Светлый фон

В новом правительстве соединялось достаточно качеств, чтобы оно имело успех, но для этого нужно было еще, чтобы оно было не слишком противно Людовику XVI и удержалось в союзе с Жирондой. Тогда оно могло бы справиться со своей задачей, но всё должно было пропасть в тот день, когда к естественной несовместности партий прибавились бы ошибки людей. А этого не могло не случиться в скором времени.

Людовик XVI, пораженный деятельностью своих новых министров, их прекрасными намерениями и способностями к делам, сначала был в восторге. Ему особенно нравились вводимые ими экономические реформы, так как он всегда любил преобразования такого рода, не требовавшие жертв ни по части власти, ни по части принципов. Если бы он мог всегда быть так спокоен, как в это первое время, и если бы мог расстаться с придворными, то он легко перенес бы принятие конституции. Король много раз откровенно говорил это министрам и убедил даже самых неуступчивых, Ролана и Клавьера. Жиронда, мечтавшая о республике только из недоверия к королю, перестала о ней мечтать, и Верньо, Жансонне и Гюаде вступили в переписку с Людовиком XVI, что впоследствии стало одной из статей обвинения против них. Непреклонная жена Ролана одна сомневалась и удерживала своих друзей, слишком, по ее мнению, легко поддававшихся обаянию личности. С ее стороны это было естественно: она не видела короля, не говорила с ним. Министры же, напротив, ежедневно с ним беседовали, – а честные люди, когда сблизятся, скоро успокаиваются. Только эти доверительные отношения не могли быть долгими, потому что неизбежно должны были появиться вопросы, по которым с яркостью обнаружилось бы всё различие их мнений.

________________________

=== Над чем работать ===
- A) Переведите на английский язык предложение из текста о Людовике XVI и Жиронде: «Король много раз откровенно говорил это министрам и убедил даже самых неуступчивых, Ролана и Клавьера.»
- B) Допишите текст о Людовике XVI и Жиронде, продолжив его после последнего предложения.
Данные взяты из другого источника.

=== Выдержки из данных ===

________________________

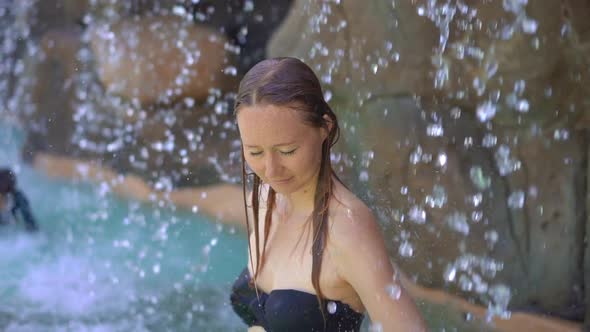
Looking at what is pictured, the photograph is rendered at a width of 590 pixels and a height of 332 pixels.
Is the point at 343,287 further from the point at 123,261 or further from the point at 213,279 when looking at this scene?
the point at 123,261

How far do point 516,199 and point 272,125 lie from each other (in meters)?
1.71

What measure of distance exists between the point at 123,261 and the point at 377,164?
1.64 meters

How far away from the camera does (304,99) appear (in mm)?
1604

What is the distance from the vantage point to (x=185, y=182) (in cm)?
471

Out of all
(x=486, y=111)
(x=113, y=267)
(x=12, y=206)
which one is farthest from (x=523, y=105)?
(x=12, y=206)

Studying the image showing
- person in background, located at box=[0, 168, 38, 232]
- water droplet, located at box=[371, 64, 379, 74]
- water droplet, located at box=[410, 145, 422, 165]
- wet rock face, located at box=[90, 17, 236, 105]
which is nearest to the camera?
water droplet, located at box=[410, 145, 422, 165]

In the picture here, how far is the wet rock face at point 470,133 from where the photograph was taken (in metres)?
2.81

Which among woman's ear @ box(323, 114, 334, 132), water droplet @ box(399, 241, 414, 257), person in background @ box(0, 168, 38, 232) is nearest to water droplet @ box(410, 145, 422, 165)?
water droplet @ box(399, 241, 414, 257)

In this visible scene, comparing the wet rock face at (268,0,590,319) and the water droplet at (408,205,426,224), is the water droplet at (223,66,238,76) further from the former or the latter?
the water droplet at (408,205,426,224)

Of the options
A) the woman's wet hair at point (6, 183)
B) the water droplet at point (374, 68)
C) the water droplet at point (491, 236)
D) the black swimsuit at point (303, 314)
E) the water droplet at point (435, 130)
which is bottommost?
the woman's wet hair at point (6, 183)

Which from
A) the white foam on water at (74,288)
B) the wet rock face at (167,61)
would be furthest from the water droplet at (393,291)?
the wet rock face at (167,61)

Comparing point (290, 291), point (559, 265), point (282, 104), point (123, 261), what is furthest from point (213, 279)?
point (282, 104)

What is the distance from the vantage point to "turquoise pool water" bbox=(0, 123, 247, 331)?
10.9 ft

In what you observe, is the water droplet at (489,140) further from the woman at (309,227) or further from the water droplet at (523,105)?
the woman at (309,227)
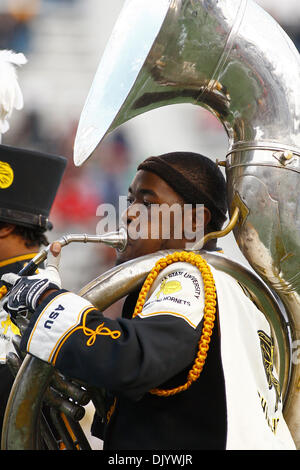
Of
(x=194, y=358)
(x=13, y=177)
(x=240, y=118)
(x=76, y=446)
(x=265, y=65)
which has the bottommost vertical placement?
(x=76, y=446)

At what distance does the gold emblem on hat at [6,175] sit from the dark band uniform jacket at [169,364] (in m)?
1.40

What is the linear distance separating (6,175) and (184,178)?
4.03 feet

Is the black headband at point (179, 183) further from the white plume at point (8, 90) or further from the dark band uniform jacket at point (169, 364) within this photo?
the white plume at point (8, 90)

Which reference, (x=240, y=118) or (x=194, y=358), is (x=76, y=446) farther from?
(x=240, y=118)

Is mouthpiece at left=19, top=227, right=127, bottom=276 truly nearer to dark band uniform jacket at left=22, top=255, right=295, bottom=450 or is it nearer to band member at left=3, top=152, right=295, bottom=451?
band member at left=3, top=152, right=295, bottom=451

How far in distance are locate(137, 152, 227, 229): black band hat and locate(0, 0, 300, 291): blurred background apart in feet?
14.0

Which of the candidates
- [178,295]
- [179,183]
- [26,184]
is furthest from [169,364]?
[26,184]

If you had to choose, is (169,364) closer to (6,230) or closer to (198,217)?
(198,217)

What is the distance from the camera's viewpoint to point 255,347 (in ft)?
7.31

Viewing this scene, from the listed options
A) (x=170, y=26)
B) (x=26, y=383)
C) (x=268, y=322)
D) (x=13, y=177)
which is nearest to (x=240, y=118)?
(x=170, y=26)

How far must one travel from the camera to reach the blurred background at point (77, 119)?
7276 millimetres

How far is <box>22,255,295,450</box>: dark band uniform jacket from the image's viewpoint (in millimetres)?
A: 1987

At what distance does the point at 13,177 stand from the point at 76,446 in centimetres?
146

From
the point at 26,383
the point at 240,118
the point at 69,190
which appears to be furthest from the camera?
the point at 69,190
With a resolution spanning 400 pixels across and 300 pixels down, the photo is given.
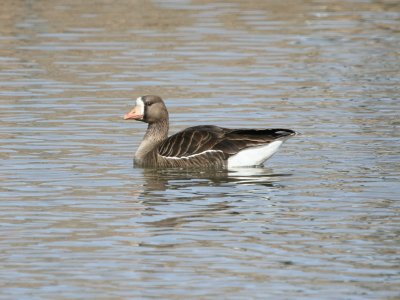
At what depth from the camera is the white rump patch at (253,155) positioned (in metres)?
17.5

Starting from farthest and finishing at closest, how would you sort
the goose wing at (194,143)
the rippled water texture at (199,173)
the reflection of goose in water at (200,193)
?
the goose wing at (194,143) < the reflection of goose in water at (200,193) < the rippled water texture at (199,173)

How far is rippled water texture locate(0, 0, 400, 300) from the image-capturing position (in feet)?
39.1

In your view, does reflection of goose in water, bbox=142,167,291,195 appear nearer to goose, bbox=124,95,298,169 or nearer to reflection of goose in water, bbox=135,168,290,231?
reflection of goose in water, bbox=135,168,290,231

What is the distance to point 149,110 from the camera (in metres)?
19.0

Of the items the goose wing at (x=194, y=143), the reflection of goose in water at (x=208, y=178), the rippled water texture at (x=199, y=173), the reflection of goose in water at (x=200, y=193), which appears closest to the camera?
the rippled water texture at (x=199, y=173)

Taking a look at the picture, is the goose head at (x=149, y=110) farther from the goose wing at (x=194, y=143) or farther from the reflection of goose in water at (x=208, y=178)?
the reflection of goose in water at (x=208, y=178)

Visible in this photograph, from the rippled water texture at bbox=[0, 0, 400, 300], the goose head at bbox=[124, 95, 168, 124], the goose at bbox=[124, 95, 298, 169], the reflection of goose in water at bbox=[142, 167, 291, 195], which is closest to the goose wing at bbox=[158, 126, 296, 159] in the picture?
the goose at bbox=[124, 95, 298, 169]

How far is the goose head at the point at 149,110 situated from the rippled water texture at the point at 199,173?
0.66m

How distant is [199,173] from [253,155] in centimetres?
81

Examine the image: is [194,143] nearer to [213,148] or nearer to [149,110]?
[213,148]

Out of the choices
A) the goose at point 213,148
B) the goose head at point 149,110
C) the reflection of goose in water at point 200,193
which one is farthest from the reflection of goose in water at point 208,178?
the goose head at point 149,110

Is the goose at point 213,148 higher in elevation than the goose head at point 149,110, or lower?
lower

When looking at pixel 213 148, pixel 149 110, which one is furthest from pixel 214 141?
pixel 149 110

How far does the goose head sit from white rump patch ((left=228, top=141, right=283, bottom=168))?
1683 mm
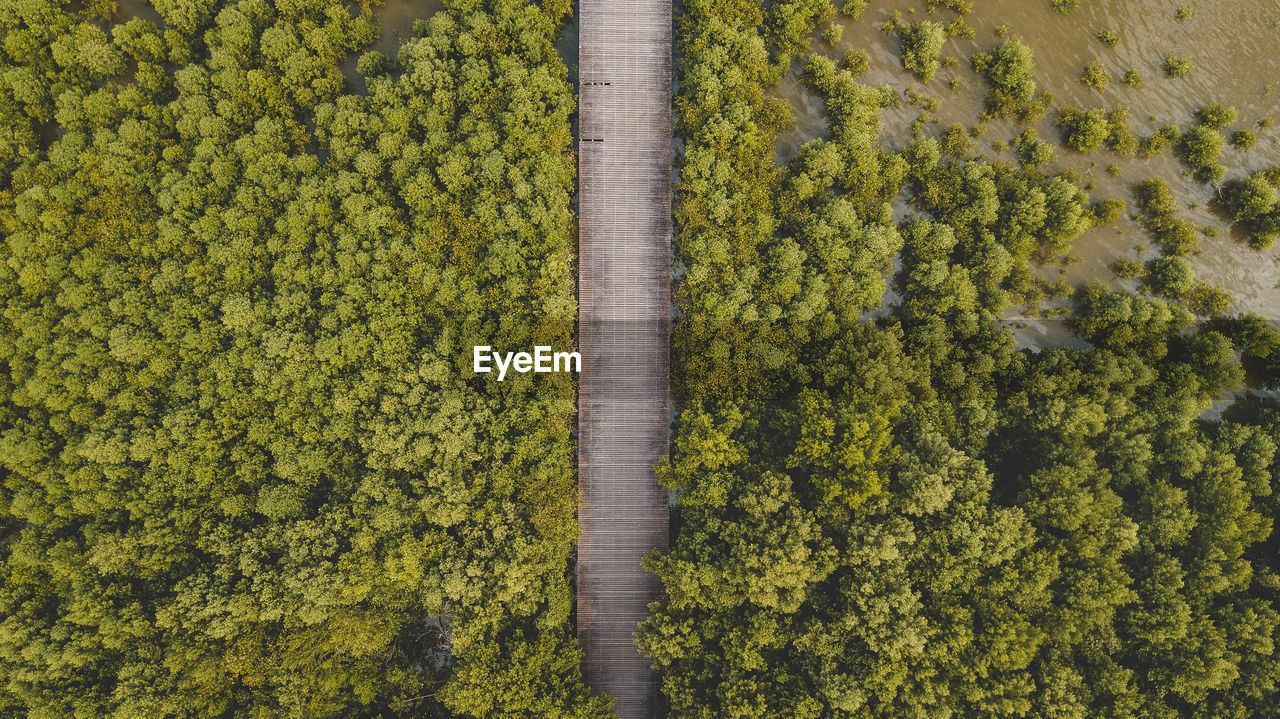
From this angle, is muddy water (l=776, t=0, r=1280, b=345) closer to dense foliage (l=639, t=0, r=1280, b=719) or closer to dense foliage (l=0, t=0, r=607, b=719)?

________________________

=== Решённые задания ===
- A) The king told the ministers this candidly many times and convinced even the most intransigent of them, Roland and Clavière.

- B)
Двор не пропускал случая осмеять несколько республиканскую простоту нового правительства и грубоватую суровость Ролана, который являлся во дворец в башмаках без пряжек. Дюмурье отвечал на сарказмы сарказмами и, мешая веселость с усидчивым трудом, вызывал симпатию короля, восхищал его своим остроумием и, может быть, более других подходил ему по гибкости своих убеждений. Королева, заметив, что он более своих товарищей имеет влияние на короля, пожелала его видеть. В своих записках Дюмурье сохранил это замечательное свидание, рисующее волнения этой злополучной государыни, достойной лучшего царствования, лучших друзей и лучшей доли.

Когда его ввели в комнату королевы, он застал ее одну, раскрасневшуюся, в волнении, предрекавшем весьма оживленное объяснение. Он стал у камина, болезненно тронутый участью государыни и ужасными ощущениями, которые она переживала. Она пошла к нему навстречу с величественным и гневным видом и сказала: «Милостивый государь, вы в настоящую минуту всемогущи, но вы этим обязаны милости народа, который весьма скоро развенчивает своих кумиров. Ваше существование зависит от того, как вы будете себя держать. Говорят, вы – очень даровитый человек. Вы должны сами рассудить, что ни король, ни я не можем терпеть этих новостей и этой конституции. Я вам объявляю откровенно – так и знайте!»